Jueves, 16 de enero de 2025

carta semanal del arzobispo

Hogar para todas las intemperies

Ocurrió en una plaza corriente, por donde la vida pasa con todos sus momentos en los que queda retratada la gente. Aquel día Jesús se quedó mirando a un grupo de niños que jugaban en la plaza. Los vio enfadarse, porfiar, cómo tocaban la flauta y entonaban cantares, o cómo se ponían serios cuando compartían sus pesares. Cosas de niños, las propias de una edad. Pero Jesús mirándolos, tomó nota y les se puso como ejemplo a sus impávidos discípulos que casi todos ellos ya eran unos hombretones barbados. Una plaza puede ser lugar donde admirar y quedarse prendado en lo que allí se aprende, incluso de los más pequeños.
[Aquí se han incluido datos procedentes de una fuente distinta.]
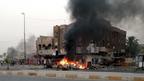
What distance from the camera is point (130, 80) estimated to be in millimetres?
28406

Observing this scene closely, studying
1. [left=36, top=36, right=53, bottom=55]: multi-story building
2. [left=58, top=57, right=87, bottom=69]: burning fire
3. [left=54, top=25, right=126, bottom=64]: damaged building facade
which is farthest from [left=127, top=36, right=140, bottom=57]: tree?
[left=58, top=57, right=87, bottom=69]: burning fire

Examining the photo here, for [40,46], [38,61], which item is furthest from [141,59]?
[40,46]

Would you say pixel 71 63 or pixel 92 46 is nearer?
pixel 71 63

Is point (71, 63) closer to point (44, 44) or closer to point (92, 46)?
point (92, 46)

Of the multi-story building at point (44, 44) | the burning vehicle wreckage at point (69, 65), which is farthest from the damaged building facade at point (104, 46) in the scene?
the burning vehicle wreckage at point (69, 65)

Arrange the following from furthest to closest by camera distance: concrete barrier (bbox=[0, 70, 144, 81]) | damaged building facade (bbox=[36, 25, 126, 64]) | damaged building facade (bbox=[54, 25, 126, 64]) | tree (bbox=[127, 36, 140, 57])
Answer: tree (bbox=[127, 36, 140, 57]) < damaged building facade (bbox=[36, 25, 126, 64]) < damaged building facade (bbox=[54, 25, 126, 64]) < concrete barrier (bbox=[0, 70, 144, 81])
Una plaza y unas edades que se convierten en pretexto para que Dios allí nos diga algo que vale la pena ver, escuchar y aprender.
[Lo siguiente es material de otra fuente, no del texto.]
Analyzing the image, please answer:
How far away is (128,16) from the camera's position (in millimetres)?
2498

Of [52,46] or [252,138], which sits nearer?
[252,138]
La vida es una plaza inmensa, con todos sus domicilios y todas sus edades, con tantas circunstancias en las que se puede situar la existencia de las personas. El Papa Francisco ha llamado a esta plaza grande que es la Tierra, la "casa común" que hemos de saber cuidar entre todos. Y es que la casa es la vocación última, por haber sido la vocación primera, a la que todos estamos convocados desde todas nuestras intemperies.

El hogar es ese terruño más de dentro, más de familia, más del espacio que nos vio nacer y crecer. Siempre hay una dimensión en la vida de las personas, que permite que nos sintamos y seamos verdaderamente en casa: como un lugar en donde no somos ni extranjeros ni extraños, en donde nos sabemos seguros, en donde la gente que nos quiere nos rodea, en donde saben nuestro nombre, donde han sabido descubrir nuestros talentos, y no se han escandalizado de nuestros límites y debilidades. Por eso, volver a ese recinto, a ese hogar, es decir con todo su sentido: qué alegría da volver a casa.

La Iglesia como un hogar que acoge. No es un zulo para esconder nuestras vergüenzas y maldades; no es una mansión que usurpamos para quedarnos en ella como "okupas"; no es un lugar donde evadirnos de lo que somos, de aquellos con los que estamos y de hacer lo que hacemos, como si fuera una casa de nadie y donde no cabe ninguno. No, es un hogar entrañable donde la acogida se da por parte del mismo Dios y por parte de los hermanos que en esa casa nos descubrimos como auténticos hijos.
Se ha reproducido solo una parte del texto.